# Farmer Joe and his Mule



## IcyMist (Jun 10, 2005)

*Farmer Joe and his Mule*Farmer Joe decided his injuries from his recent accident were serious enough to take the trucking company responsible for the accident to court. 

In court, the trucking company's fancy lawyer was questioning farmer Joe. 
"Didn't you say, at the scene of the accident, that you were fine?"

"Well, I'll tell you what happened. I had just loaded my favorite mule Bessie into the--"

"I didn't ask for any details," the lawyer interrupted. "Just answer the question. Did you not say, at the scene of the accident, that you were fine?" 

"Well I had just got Bessie into the trailer and was driving down the road--"

"Judge, I am trying to establish the fact that, at the scene of the accident, this man told the Highway Patrolman on the scene that he was just fine. 

Now several weeks after the accident he is trying to sue my client. I believe he is a fraud. Please tell him to simply answer the question."

By this time the Judge was fairly interested in Farmer Joe's answer and told the lawyer so. 

"Well," said the farmer, "as I was saying, I had just loaded Bessie, my favorite mule, into the trailer and was driving her down the highway when this huge semi-truck and trailer ran the stop sign and smacked my truck right in the side.

I was thrown into one ditch and Bessie was thrown into the other. I was hurting real bad and didn't want to move. 
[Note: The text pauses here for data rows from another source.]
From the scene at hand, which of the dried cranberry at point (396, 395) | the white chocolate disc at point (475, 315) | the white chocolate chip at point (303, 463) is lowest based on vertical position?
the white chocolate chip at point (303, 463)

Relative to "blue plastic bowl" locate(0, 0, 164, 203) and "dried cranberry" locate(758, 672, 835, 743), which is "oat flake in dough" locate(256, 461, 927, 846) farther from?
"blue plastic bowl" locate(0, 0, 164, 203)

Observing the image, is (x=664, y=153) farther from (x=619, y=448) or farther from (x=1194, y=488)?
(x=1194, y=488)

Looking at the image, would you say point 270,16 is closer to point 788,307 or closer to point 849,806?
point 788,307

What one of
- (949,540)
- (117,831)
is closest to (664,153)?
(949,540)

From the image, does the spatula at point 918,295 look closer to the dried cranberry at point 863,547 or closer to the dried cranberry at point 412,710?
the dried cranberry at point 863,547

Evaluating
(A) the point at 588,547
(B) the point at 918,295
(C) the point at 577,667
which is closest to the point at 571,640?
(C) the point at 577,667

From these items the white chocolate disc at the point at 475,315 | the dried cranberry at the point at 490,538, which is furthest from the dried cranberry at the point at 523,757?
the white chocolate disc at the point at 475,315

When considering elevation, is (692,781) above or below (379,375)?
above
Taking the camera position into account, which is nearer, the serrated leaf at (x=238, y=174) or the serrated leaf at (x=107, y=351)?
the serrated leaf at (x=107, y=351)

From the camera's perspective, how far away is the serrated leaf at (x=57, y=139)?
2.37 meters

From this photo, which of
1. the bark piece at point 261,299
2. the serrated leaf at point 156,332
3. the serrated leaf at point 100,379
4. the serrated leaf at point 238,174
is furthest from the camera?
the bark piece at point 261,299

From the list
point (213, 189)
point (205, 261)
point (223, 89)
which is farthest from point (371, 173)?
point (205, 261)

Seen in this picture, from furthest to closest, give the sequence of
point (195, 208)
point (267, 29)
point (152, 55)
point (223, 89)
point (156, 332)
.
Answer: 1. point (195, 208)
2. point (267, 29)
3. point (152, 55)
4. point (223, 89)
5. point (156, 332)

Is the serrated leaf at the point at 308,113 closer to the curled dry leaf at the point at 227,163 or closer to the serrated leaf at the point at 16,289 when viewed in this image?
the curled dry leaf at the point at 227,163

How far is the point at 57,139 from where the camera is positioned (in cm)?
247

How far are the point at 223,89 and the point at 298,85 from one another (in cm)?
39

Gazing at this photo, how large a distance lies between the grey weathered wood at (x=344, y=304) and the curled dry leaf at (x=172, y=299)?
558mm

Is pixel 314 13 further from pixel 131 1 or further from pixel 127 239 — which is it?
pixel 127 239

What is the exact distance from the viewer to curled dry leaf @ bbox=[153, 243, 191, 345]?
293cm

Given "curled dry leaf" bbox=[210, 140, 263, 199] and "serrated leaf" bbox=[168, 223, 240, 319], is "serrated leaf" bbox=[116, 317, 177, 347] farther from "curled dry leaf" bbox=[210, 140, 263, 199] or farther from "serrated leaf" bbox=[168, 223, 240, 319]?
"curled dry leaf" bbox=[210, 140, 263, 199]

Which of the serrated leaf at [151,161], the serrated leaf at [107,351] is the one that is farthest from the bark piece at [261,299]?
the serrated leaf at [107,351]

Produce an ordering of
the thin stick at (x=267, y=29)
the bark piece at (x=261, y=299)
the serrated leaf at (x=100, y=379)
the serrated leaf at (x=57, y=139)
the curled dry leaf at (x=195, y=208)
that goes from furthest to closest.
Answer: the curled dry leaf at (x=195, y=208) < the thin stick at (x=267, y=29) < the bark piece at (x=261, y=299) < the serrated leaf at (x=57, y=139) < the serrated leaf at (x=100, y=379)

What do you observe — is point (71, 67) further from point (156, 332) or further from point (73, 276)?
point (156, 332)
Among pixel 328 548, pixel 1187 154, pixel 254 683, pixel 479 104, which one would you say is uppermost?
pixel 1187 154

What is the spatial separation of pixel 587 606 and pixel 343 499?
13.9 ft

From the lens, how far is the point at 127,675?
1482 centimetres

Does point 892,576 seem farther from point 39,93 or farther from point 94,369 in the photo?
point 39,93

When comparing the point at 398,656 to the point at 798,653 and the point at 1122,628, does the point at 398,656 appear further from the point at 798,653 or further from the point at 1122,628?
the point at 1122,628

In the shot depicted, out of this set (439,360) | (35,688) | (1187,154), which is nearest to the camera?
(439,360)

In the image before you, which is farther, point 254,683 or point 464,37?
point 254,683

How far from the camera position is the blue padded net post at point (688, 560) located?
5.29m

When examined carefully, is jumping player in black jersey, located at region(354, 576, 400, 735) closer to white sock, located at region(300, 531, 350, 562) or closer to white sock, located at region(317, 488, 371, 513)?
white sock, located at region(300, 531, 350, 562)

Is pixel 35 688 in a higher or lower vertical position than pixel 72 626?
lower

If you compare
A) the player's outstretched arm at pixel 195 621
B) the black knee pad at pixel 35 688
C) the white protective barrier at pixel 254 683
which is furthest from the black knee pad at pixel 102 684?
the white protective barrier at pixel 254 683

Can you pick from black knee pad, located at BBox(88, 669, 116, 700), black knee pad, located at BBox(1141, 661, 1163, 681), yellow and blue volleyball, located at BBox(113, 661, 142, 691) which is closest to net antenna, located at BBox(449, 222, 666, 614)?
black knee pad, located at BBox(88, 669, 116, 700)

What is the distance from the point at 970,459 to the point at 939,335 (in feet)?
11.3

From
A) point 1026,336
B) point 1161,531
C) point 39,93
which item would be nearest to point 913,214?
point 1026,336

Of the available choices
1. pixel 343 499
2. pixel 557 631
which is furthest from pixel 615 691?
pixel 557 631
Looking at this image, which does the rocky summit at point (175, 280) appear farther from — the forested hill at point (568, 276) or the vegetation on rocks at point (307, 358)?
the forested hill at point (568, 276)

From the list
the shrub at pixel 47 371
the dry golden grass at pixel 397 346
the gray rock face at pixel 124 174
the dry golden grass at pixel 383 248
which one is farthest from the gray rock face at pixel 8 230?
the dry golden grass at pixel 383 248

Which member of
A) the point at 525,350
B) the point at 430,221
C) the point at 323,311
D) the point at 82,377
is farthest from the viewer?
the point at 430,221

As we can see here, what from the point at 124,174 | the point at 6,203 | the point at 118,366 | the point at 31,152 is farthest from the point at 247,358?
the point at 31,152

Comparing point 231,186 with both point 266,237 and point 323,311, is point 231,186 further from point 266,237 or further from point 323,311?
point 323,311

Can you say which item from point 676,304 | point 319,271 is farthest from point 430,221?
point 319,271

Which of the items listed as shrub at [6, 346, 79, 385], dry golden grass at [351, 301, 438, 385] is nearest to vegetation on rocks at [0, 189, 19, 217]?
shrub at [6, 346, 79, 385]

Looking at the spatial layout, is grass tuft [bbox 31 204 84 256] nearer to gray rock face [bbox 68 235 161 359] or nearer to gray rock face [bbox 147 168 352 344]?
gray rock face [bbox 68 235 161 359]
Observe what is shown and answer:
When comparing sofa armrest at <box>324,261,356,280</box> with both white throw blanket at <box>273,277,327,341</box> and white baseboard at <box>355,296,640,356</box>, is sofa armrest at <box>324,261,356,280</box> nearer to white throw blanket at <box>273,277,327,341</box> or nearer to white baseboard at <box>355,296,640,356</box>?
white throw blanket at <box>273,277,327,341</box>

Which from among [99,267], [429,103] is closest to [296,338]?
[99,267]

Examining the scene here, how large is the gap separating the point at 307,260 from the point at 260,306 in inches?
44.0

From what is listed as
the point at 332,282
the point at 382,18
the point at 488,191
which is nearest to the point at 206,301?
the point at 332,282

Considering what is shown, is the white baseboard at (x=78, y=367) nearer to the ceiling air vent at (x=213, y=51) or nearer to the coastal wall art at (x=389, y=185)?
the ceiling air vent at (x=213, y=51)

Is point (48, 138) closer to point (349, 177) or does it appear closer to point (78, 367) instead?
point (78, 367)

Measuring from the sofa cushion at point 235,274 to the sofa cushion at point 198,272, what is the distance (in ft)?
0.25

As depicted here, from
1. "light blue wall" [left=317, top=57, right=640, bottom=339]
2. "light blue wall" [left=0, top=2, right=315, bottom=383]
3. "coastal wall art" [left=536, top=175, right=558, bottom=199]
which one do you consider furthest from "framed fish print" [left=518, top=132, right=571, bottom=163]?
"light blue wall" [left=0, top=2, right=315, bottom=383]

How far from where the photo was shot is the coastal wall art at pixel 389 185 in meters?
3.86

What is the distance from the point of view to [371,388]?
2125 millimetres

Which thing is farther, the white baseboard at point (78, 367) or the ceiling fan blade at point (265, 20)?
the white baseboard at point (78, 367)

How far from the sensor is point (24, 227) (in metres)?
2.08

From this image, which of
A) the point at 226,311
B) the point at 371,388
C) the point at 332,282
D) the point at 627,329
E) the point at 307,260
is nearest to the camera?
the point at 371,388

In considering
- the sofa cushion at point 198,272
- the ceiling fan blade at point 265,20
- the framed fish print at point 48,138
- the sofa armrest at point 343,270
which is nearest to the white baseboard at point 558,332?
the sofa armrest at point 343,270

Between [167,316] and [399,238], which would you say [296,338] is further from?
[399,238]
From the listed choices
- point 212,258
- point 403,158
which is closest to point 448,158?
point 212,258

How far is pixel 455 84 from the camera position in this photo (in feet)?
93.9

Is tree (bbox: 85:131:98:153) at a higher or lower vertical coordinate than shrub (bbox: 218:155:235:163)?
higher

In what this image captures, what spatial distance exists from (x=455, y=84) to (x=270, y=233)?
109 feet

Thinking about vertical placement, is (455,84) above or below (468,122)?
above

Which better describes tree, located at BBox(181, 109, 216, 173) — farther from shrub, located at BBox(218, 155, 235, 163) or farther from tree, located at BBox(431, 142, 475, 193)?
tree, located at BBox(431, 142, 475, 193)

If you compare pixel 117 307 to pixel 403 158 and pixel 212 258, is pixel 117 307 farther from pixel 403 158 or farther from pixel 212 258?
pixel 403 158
However, I could hear ol' Bessie moaning and groaning. I knew she was in terrible shape just by her groans. 

Shortly after the accident a Highway Patrolman came on the scene. He could hear Bessie moaning and groaning so he went over to her. After he looked at her he took out his gun and shot her between the eyes.

Then the Patrolman came across the road with his gun in his hand and looked at me. 

He said, "Your mule was in such bad shape I had to shoot her. How are you feeling?"


----------



## middie (Jun 10, 2005)

lol icy. thanks for the laugh this morning


----------



## IcyMist (Jun 10, 2005)

You are most welcome Middie.  Sometimes on Fridays you need a little something to help you make it through the day.


----------



## texasgirl (Jun 10, 2005)

Um... I don't think I would tell him anything either


----------



## kadesma (Jun 10, 2005)

Good one Icy     

kadesma


----------